The tasks —
a) Write out the words of the Bradbury passage between "While perhaps literally" and "Of, pg. 5).", inclusive.
b) Decide whether each statement below agrees with the Bradbury passage, answering yes or no and quoting the words of the passage that settle it. (i) The publisher bills Farewell Summer as a sequel to Dandelion Wine. (ii) The Disch quotation is cited from page 12 of The Dreams Our Stuff is Made Of. (iii) The passage holds that the metaphor poorly summarizes Bradbury's career.
c) Proceed with the Bradbury passage, starting after its final sentence.

— Begin Quoted text —

The essay ostensibly describes the initial inspiration that led to Bradbury's singular tunnel vision of the future. It is typical of most "Bradburianisms," a wondrous evocation of youthful exuberance that, if you really start to think about it, doesn't quite make sense. On the one hand, true, we all end up in the future by staying in place—no matter what we do, time moves on, we get older. On the other hand is the odd contention that you can best see into the future by tricking yourself to stay in an imaginary past you never truly experienced. How do you go forwards by going backwards?

While perhaps literally oxymoronic, the metaphor does aptly summarize Bradbury's career. As Thomas Disch observes, "If the golden age of science fiction is twelve, it follows that SF writers will be successful in proportion as they can maintain the clarity and innocence of wise children ... Ray Bradbury [owes his popularity to his] Peter Pannishness" (The Dreams Our Stuff is Made Of, pg. 5).

If the Bradbury oeuvre is distinguished by its author's ability to "never grow up," as the song goes, it is perhaps fitting that, this late in his long career, his most recent novel, Farewell Summer, is a mediation on the bittersweet passages of the polar ends of life, adolescence, and old age. Billed by the publisher as a "highly anticipated sequel to Dandelion Wine," the book may make fans may a bit nervous; an artist in his twilight years returning to a subject that spurred success as a young man may be a sad attempt to regain lost glory with diminished powers.

— End Quoted text —
— Begin Stored data —

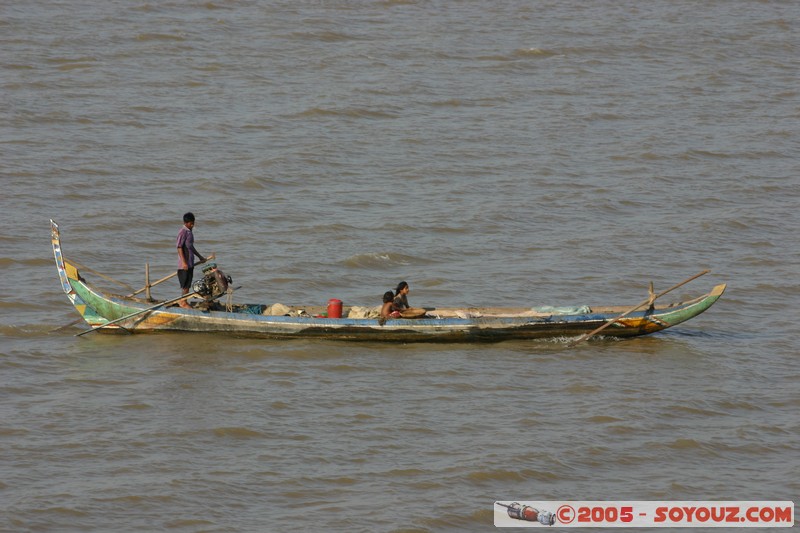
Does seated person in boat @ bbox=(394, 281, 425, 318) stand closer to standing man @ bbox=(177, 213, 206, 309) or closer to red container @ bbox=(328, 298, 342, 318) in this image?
red container @ bbox=(328, 298, 342, 318)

— End Stored data —

Results in order —
a)
While perhaps literally oxymoronic, the metaphor does aptly summarize Bradbury's career. As Thomas Disch observes, "If the golden age of science fiction is twelve, it follows that SF writers will be successful in proportion as they can maintain the clarity and innocence of wise children ... Ray Bradbury [owes his popularity to his] Peter Pannishness" (The Dreams Our Stuff is Made Of, pg. 5).

b)
(i) Yes: "highly anticipated sequel to Dandelion Wine"
(ii) No: "(The Dreams Our Stuff is Made Of, pg. 5)"
(iii) No: "the metaphor does aptly summarize Bradbury's career"

c)
Rest assured, this is not the issue here, if only because Bradbury hasn't written a new novel so much as revised one he started five decades ago. Much of Farewell Summer was composed contemporaneously with the material that become Dandelion Wine (1957). The earlier book is a "fix-up" that collects a series of short stories, for the most part previously published, that take place in Green Town (Bradbury's re-imagination of his own small hometown of Depression-era Waukegan, Illinois) featuring the exploits of Douglas Spaulding (Ray himself?) and his young band of co-conspirators as they peer behind the curtain of adult behavior and ponder its mysteries. Bradbury had earlier achieved success transforming a series of related stories into a sort of novel story with The Martian Chronicles (1950). Farewell Summer was originally intended as Bradbury's first cohesive, standalone novel.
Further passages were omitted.